* INPUT FOR THIS TASK *
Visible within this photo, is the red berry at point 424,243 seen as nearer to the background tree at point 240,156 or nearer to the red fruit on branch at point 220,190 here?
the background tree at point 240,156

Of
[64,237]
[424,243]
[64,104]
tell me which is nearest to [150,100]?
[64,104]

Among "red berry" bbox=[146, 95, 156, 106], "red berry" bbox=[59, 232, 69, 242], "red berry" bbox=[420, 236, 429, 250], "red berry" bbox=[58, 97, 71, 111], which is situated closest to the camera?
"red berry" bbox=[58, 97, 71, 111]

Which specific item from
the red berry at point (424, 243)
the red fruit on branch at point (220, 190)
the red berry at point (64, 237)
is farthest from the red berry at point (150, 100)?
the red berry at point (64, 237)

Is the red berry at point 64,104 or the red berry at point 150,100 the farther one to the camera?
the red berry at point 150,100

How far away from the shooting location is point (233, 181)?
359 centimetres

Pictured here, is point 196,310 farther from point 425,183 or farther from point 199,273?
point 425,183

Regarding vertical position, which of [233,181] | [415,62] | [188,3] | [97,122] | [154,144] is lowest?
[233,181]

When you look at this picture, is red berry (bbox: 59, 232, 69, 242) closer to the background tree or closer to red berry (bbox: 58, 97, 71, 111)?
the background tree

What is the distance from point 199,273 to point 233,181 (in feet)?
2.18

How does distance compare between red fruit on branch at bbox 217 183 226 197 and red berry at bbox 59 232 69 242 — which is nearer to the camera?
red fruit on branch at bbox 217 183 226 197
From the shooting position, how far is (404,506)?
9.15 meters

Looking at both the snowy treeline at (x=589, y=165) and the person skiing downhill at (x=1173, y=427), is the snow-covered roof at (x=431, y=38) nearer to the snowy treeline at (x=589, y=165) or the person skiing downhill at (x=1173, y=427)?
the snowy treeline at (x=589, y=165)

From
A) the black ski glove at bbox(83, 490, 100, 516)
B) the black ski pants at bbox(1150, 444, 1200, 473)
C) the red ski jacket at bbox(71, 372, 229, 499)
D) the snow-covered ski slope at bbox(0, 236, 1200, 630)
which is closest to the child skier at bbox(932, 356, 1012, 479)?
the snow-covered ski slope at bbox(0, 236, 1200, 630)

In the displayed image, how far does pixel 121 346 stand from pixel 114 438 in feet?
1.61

* WORK TO DO *
Set down the listing above in full, please, exactly as it appears.

* PROBLEM SOLUTION *
Visible within this photo, is the red berry at point 424,243 seen as nearer to the background tree at point 240,156 or nearer to the red fruit on branch at point 220,190 here?
the background tree at point 240,156

Of
[64,237]
[424,243]
[64,104]
tell me which is nearest to [150,100]?
[64,104]

Among "red berry" bbox=[146, 95, 156, 106], "red berry" bbox=[59, 232, 69, 242], "red berry" bbox=[420, 236, 429, 250], "red berry" bbox=[58, 97, 71, 111], which is situated closest to the camera?
"red berry" bbox=[58, 97, 71, 111]

Which specific item from
the red berry at point (424, 243)
the red fruit on branch at point (220, 190)
the red berry at point (64, 237)
is farthest from the red berry at point (150, 100)?
the red berry at point (64, 237)

Is the red berry at point 64,104 or the red berry at point 150,100 the farther one to the camera?
the red berry at point 150,100

How far away from the shooting location is point (233, 181)?
359 centimetres

Pictured here, is point 196,310 farther from point 425,183 or farther from point 199,273?
point 425,183

Regarding vertical position, which of [233,181] | [415,62] | [188,3] | [97,122] | [154,144] is lowest?
[233,181]

When you look at this picture, is red berry (bbox: 59, 232, 69, 242) closer to the background tree or closer to red berry (bbox: 58, 97, 71, 111)?
the background tree

What is the distance from point 199,273 to point 233,181 (in feet)?
2.18

How does distance compare between red fruit on branch at bbox 217 183 226 197 and red berry at bbox 59 232 69 242 — which is nearer to the camera?
red fruit on branch at bbox 217 183 226 197
From the shooting position, how far is (404,506)?
9.15 meters

Looking at both the snowy treeline at (x=589, y=165) and the person skiing downhill at (x=1173, y=427), is the snow-covered roof at (x=431, y=38) nearer to the snowy treeline at (x=589, y=165) or the person skiing downhill at (x=1173, y=427)?
the snowy treeline at (x=589, y=165)

From
A) the black ski glove at bbox(83, 490, 100, 516)
B) the black ski pants at bbox(1150, 444, 1200, 473)
C) the red ski jacket at bbox(71, 372, 229, 499)
D) the snow-covered ski slope at bbox(0, 236, 1200, 630)
which is closest to the child skier at bbox(932, 356, 1012, 479)?
the snow-covered ski slope at bbox(0, 236, 1200, 630)

In the displayed image, how far does pixel 121 346 stand from pixel 114 438 in feet?
1.61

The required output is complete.